Crime foi premeditado, motivado por vingança e contou com divisão de tarefas entre os investigados, segundo apuração
A Polícia Civil do Tocantins, por meio da 57ª Delegacia de Polícia de Pium, concluiu o inquérito que apurou o duplo homicídio qualificado de Dorvalino das Dores da Silva e Francilene de Souza Reis e Silva, ocorrido em 17 de junho de 2025, no assentamento Pericatu, zona rural do município.
Ao final das investigações, seis pessoas foram indiciadas por participação no crime, que, segundo a polícia, foi minuciosamente planejado, com divisão de funções e motivação baseada em vingança.
De acordo com a investigação, a principal articuladora do crime é J.A.M., ex-companheira do filho das vítimas. Inconformada com o fim do relacionamento, ela passou a ameaçar o ex-marido e familiares, chegando a afirmar que faria com que ele sentisse “a mesma dor”, referindo-se diretamente aos pais dele.
A polícia apurou que a investigada saiu do estado de Santa Catarina até o Tocantins, onde realizou o reconhecimento do local do crime, acompanhada do executor. Ela também foi responsável por providenciar a arma, organizar a logística e efetuar pagamentos aos envolvidos, inclusive por meio de transferências bancárias.
Para tentar despistar as investigações, a suspeita criou perfis falsos em redes sociais, simulando ameaças inexistentes ao ex-companheiro.
O autor dos disparos foi identificado como R.B.B.F., atual companheiro da mandante. Ele viajou de Santa Catarina ao Tocantins com o objetivo de executar o crime.

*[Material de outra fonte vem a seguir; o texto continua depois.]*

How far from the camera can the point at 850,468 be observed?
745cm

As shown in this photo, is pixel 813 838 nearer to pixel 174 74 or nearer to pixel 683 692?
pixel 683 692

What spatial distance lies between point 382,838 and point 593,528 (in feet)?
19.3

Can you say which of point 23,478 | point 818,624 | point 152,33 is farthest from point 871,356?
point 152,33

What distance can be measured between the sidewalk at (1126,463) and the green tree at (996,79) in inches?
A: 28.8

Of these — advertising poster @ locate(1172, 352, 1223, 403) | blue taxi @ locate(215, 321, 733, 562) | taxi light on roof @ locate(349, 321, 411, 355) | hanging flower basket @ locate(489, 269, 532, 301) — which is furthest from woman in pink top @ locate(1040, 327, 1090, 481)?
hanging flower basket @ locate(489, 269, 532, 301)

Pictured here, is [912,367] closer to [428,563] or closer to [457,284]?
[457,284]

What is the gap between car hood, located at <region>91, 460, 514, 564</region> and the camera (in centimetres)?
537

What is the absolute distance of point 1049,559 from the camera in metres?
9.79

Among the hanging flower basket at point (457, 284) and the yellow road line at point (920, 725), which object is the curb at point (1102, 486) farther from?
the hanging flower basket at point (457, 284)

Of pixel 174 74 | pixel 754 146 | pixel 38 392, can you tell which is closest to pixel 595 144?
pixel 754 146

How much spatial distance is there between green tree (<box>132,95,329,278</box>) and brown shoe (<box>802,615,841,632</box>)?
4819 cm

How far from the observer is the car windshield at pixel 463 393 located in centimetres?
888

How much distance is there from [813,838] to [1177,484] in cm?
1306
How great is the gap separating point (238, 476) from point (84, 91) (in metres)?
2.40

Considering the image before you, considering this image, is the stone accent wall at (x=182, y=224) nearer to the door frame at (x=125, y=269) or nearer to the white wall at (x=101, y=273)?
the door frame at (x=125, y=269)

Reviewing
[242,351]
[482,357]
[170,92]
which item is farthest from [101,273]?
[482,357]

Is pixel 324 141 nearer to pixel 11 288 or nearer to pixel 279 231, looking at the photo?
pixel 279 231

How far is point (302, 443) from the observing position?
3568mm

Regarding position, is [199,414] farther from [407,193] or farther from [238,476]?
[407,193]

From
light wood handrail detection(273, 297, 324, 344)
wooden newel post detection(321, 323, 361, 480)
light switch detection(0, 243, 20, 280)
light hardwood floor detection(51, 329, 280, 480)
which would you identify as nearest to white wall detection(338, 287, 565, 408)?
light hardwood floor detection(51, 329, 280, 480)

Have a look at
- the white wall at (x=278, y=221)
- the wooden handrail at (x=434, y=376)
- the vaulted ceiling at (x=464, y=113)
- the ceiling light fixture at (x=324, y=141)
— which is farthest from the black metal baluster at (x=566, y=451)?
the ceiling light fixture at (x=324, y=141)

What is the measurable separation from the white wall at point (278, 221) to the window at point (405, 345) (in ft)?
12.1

No dia do homicídio, enquanto a mandante se deslocava para outro estado para criar um álibi, o executor foi levado até as proximidades da residência das vítimas. Ao chegar ao local, entrou no imóvel e efetuou três disparos de arma de fogo, matando o casal.
Após a execução, ele retornou ao ponto de apoio e fugiu.
As investigações apontaram que M.B.S. teve papel fundamental no crime, sendo responsável por transportar o executor até o local em uma motocicleta. Ele também intermediou a aquisição da arma e recebeu valores antes e depois da execução.
Em depoimento, confirmou ter ouvido os disparos no momento do crime.
A mandante, o executor e o motorista foram presos preventivamente durante a investigação e permanecem detidos, respondendo por homicídio qualificado.
Outros três homens — identificados como G.R.S., C.C.R. e D.B.F. — também foram indiciados. Eles são apontados como responsáveis pela negociação e fornecimento da arma utilizada no crime.
Os três responderão por comércio ilegal de arma de fogo e permanecem em liberdade.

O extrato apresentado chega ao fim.